[TRECHO SELECIONADO]:
Um girassol, o trem da graça e as estações da vida!

Um trem corre veloz para o seu destino. Luzidio. Corta os campos como uma seta. Fura as montanhas. Passa os rios. Desliza como um fio em movimento. Sem obstáculos. Fagueiro. Perfeito, na forma, na cor, e na velocidade. Na verdade nada atrapalha a sua possível, devida e significante meta. Seus vagões parecem dançar numa espécie de lindo balé. No vagão restaurante encontram-se algumas mesas. É interessante percebermos que há mesas e pessoas sentadas nelas! Nos demais vagões, outras pessoas vivem seus sonhos.
Lá dentro se desenrola o drama humano. Gente de todas as gentes. homens e mulheres, velhos, jovens e crianças. Gente que conversa. Gente que cala. Gente que trabalha. Gente que deixou de trabalhar. Gente de negócios, preocupada. Gente que contempla a paisagem, serenada. Gente que cometeu crimes. Gente que gastou a vida servindo a outros. Gente que pensa mal de todo mundo. Gente que gasta tempo com fofocas. Gente solar que se alegra com o mínimo de luz em cada pessoa e circunstância. Gente que adora ou detesta viajar de trem. Gente que é contra o trem. Não deveria haver trens, dizem. Gente que pensa até furar as rodas do trem. Ferem a sacralidade das montanhas. Gente que planeja trens mais rápidos. Gente que errou de trem. Gente que não se questiona. Sabe que está no rumo certo. E sabe a que horas chega em sua cidade. Gente ansiosa que corre para os primeiros vagões no afã de chegar antes que os outros. Gente estressada que quer retardar o mais que pode a chegada e se coloca nos últimos vagões. E absurdamente gente que pretende fugir do trem, andando na direção oposta do trem, tentando até pular do trem.
E o trem impassível segue seu destino, traçado pelos trilhos. Despreocupadamente carrega a todos. Não carrega menos o criminoso que a pessoa de bem. E não deixa de carregar gentilmente também os seus contraditores. Aliás, não deixa niguém na mão. A ninguém se furta. Serve a todos e a todos propicia uma viagem que pode ser esplendorosa e feliz. E garante deixá-los na cidade inscrita em sua rota.

[O QUE FAZER]: Traduza para o inglês esta frase do trecho sobre o trem: "E o trem impassível segue seu destino, traçado pelos trilhos." Os dados não têm relação com o trecho.

[DADOS FORNECIDOS]:
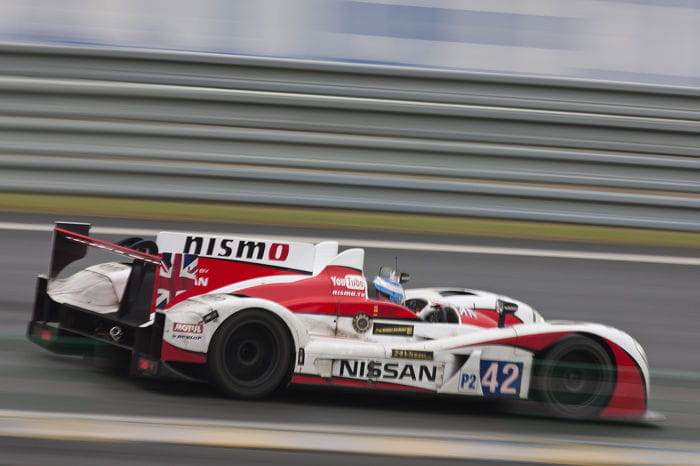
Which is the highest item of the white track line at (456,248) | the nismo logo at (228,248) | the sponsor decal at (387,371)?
the white track line at (456,248)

[RESPOSTA]: And the unmoved train goes on toward its destination, laid out by the rails.